I don't know if you can do what you want with a single regular expression, especially since Oracle's implementation of regular expressions does not support lookaround. But there are some things you can do with SQL to get around these limitations. The following will extract the matches for the pattern, first by removing comments from the text, then by matching the patter src=".*\.js"
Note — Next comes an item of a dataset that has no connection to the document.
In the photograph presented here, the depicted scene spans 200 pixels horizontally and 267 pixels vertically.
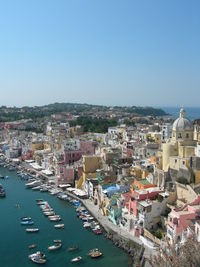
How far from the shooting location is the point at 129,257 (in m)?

in what remains. Multiple results are retrieved using CONNECT BY
:
SELECT html_id, REGEXP_SUBSTR(clean_html, 'src=".*\.js"', 1, LEVEL, 'i') AS match
FROM (
SELECT html_id, REGEXP_REPLACE(html_text, '<!--.*?-->', '', 1, 0, 'n') AS clean_html
FROM (
SELECT 1 AS html_id, '<!------<script type="text/javascript" src="js/Shop.js"></script> -->
<!----<script type="text/javascript" src="js/Shop.js"></script> -->
<script type="text/javascript" src="jquery.serialize-object.js"></script><!---->
<script type="text/javascript" src="jquery.serialize-object.js"></script><!-- a comment -- afterwards -->
<script type="text/javascript" src="jquery.serialize-object.js"></script><!-- a comment starting but not ending
-- afterwards -->
<script type="text/javascript" src="jquery.serialize-object.js"></script>
<script type="text/javascript" src="jquery.cookie.js"></script>' AS html_text
FROM dual
)
)
CONNECT BY REGEXP_SUBSTR(clean_html, 'src=".*\.js"', 1, LEVEL, 'i') IS NOT NULL
AND PRIOR html_id = html_id
AND PRIOR DBMS_RANDOM.VALUE IS NOT NULL;
If these results are stored in a table somewhere, then you would do the following:
SELECT html_id, REGEXP_SUBSTR(clean_html, 'src=".*\.js"', 1, LEVEL, 'i') AS match
FROM (
SELECT html_id, REGEXP_REPLACE(html_text, '<!--.*?-->', '', 1, 0, 'n') AS clean_html
FROM mytable
)
CONNECT BY REGEXP_SUBSTR(clean_html, 'src=".*\.js"', 1, LEVEL, 'i') IS NOT NULL
AND PRIOR html_id = html_id
AND PRIOR DBMS_RANDOM.VALUE IS NOT NULL;
It seems strange but the final two lines is necessary to avoid duplicate results.
Results as follows:
| HTML_ID | MATCH |
+---------+------------------------------------+
| 1 | src="jquery.serialize-object.js" |
| 1 | src="jquery.serialize-object.js" |
| 1 | src="jquery.serialize-object.js" |
| 1 | src="jquery.serialize-object.js" |
| 1 | src="jquery.cookie.js" |
+---------+------------------------------------+
SQL Fiddle HERE.
Hope this helps.
EDIT: Edited according to my comment below:
SELECT html_id, REGEXP_SUBSTR(clean_html, 'src="[^"]*\.js"', 1, LEVEL, 'i') AS match
FROM (
SELECT html_id, REGEXP_REPLACE(html_text, '<!--.*?-->', '', 1, 0, 'n') AS clean_html
FROM (
SELECT 1 AS html_id, '<!------<script type="text/javascript" src="js/Shop.js"></script> -->
<!----<script type="text/javascript" src="js/Shop.js"></script> -->
<script type="text/javascript" src="jquery.serialize-object.js"></script><!---->
<script type="text/javascript" src="jquery.serialize-object.js"></script><!-- a comment -- afterwards -->
<script type="text/javascript" src="jquery.serialize-object.js"></script><!-- a comment starting but not ending
-- afterwards -->
<script type="text/javascript" src="jquery.serialize-object.js"></script>
<script type="text/javascript" src="jquery.cookie.js"></script>' AS html_text
FROM dual
)
)
CONNECT BY REGEXP_SUBSTR(clean_html, 'src="[^"]*\.js"', 1, LEVEL, 'i') IS NOT NULL
AND PRIOR html_id = html_id
AND PRIOR DBMS_RANDOM.VALUE IS NOT NULL;
EDITED
If you're searching a CLOB
rather than a CHAR
column, the first line of the CONNECT BY
clause should look like this. REGEXP_SUBSTR()
will return a CLOB
if the relevant column is a CLOB
, and the comparison just takes forever in this case:
CONNECT BY DBMS_LOB.SUBSTR(REGEXP_SUBSTR(clean_html, 'src="[^"]*\.js"', 1, LEVEL, 'i'), 4000, 1) IS NOT NULL
Hope this helps.